Правобережье Рейна в этих местах тоже было занято французами, отсюда и непривычное безлюдье, словно и не жил здесь никто, лишь напряженная тишина, витающая над аккуратно вспаханными бескрайними полями в предвосхищении неотвратимой беды.
Поезд долго стоял в Аппенвайере, важном железнодорожном узле за Рейном. На станции ни души. Катрин помнила, какая суета царила здесь до войны.
— И зачем нас так торопили в Страсбурге, раз держат здесь бог знает сколько! — пожаловался проводник-немец начальнику станции.
Жесткий баварский выговор! Как претит немцам подневольное смирение! Про себя Катрин улыбнулась: ясно, значит оккупированная зона позади.
Наконец поезд тронулся и пошел на север. Кончились прирейнские равнины, потянулись хвойные леса. Непокоренная сильная земля, дикарскими космами сплелись деревца и кусты. И все та же напряженная тишина, все то же — из глубины вечности — могучее дыхание под коростой умирающей цивилизации. Она еще тоненько, пискляво напоминала о себе, но ее перекрывал мощный голос сосновых лесов, дальнего северного края. Катрин сердцем слышала эту разноголосицу.
Мимо окон проплывали насупившиеся холмы Шварцвальда, они сурово вздыбились, словно охраняя внутренние покои Германии. Черные крутобокие склоны поросли дремучим лесом, лишь изредка мелькнет снежно-белой прогалиной поле. Как близко застыли в своем черно-белом наряде суровые холмы-часовые!
Катрин хорошо знала эти места. Но такими их еще не видела: безлюдные, угрюмые, скованные невыносимым молчанием.
А вот и Штайнбах! От него рукой подать до Ооса, там она пересядет в поезд до Баден-Бадена, куда она и держит путь. Может, уже в Оосе ее встретит Филип. Правда, ему специально придется ехать из Гейдельберга.
Да, так и есть, встречает! Ей сразу подумалось, что он нездоров, пожелтел лицом, осунулся, понурился.
— Ты болен? — спросила она, выйдя на безлюдную платформу.

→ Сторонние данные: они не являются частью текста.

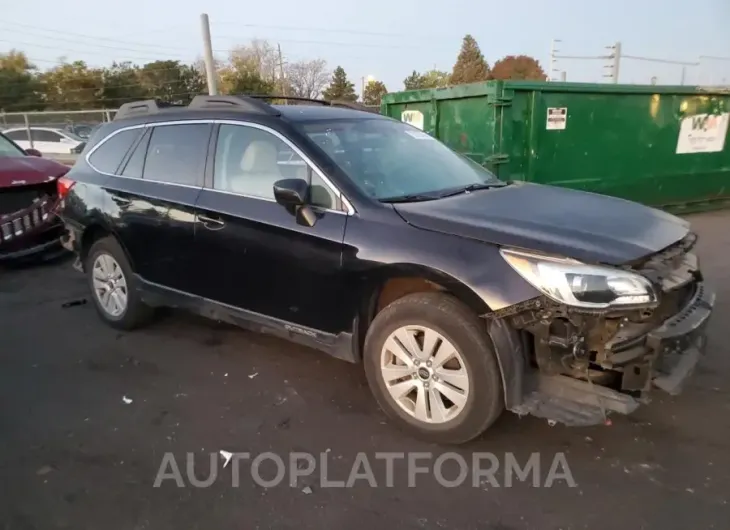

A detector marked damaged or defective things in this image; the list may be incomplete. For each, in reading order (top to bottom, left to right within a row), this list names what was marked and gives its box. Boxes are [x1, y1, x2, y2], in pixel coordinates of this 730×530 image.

damaged front end [0, 180, 64, 260]
damaged front end [492, 232, 712, 424]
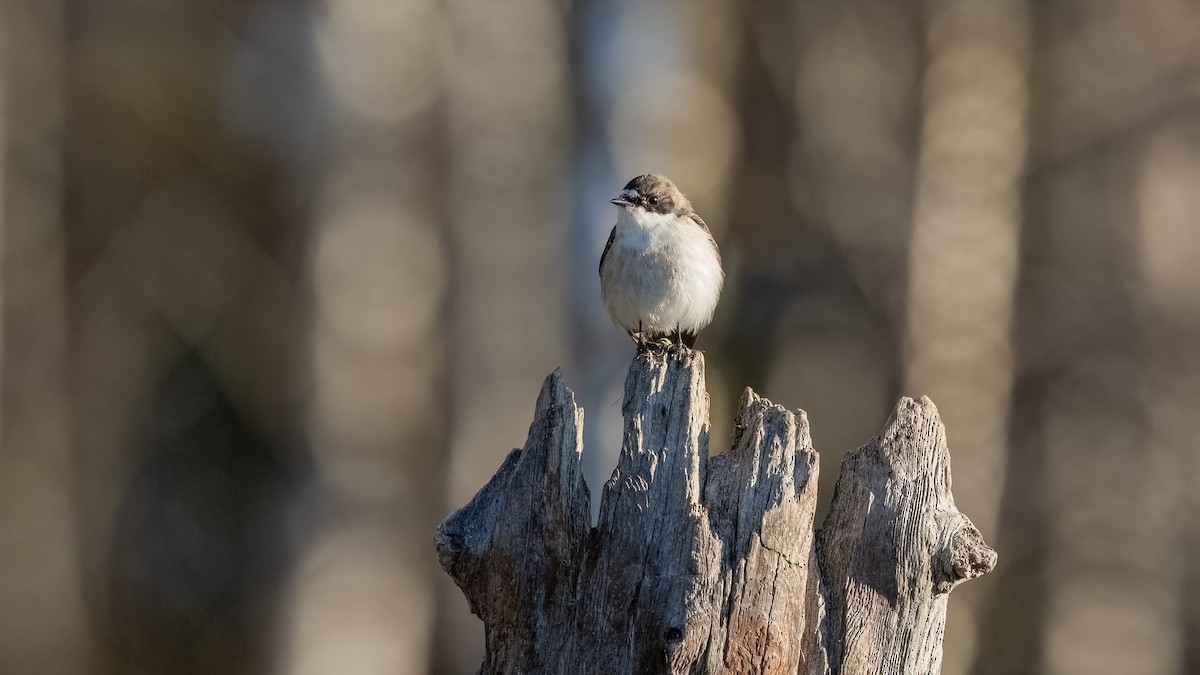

— Страшно замерз, — ответил он. — И никак не согреться.
— А в поезде такая жара.
Подошел носильщик, подхватил чемоданы и понес к уже ожидавшему маленькому составу на Баден-Баден.
— Как у тебя дела? — спросил он, в глазах у него застыло страдание и страх.
— Прекрасно! Германия такая непривычная.
— Не знаю, какова Германия на самом деле, только она мне всю душу выморозила и на сердце давит.
— Ну, долго гостить мы не будем, — беззаботно сказала Катрин.
Он не сводил глаз с ее просветленного лица. А она смотрела на него и думала, что непривычно видеть его больным. Невероятно! Ей открылось — точно озарило, — насколько унизительно быть женой этого человека, носить его имя. Унизительно даже произносить фамилию Фаркуар, свою и мужнину фамилию, а когда-то она ей нравилась. Подумать только! Я — жена этого недомерка! — негодовала она. Ношу его фамилию! Она явно не подходит. То ли дело ее девичья фамилия: фон Тоднау; или фамилия первого мужа: Анструтер. Первая — самая подходящая, вторая слилась воедино с душой, а третья Фаркуар — совсем чужая.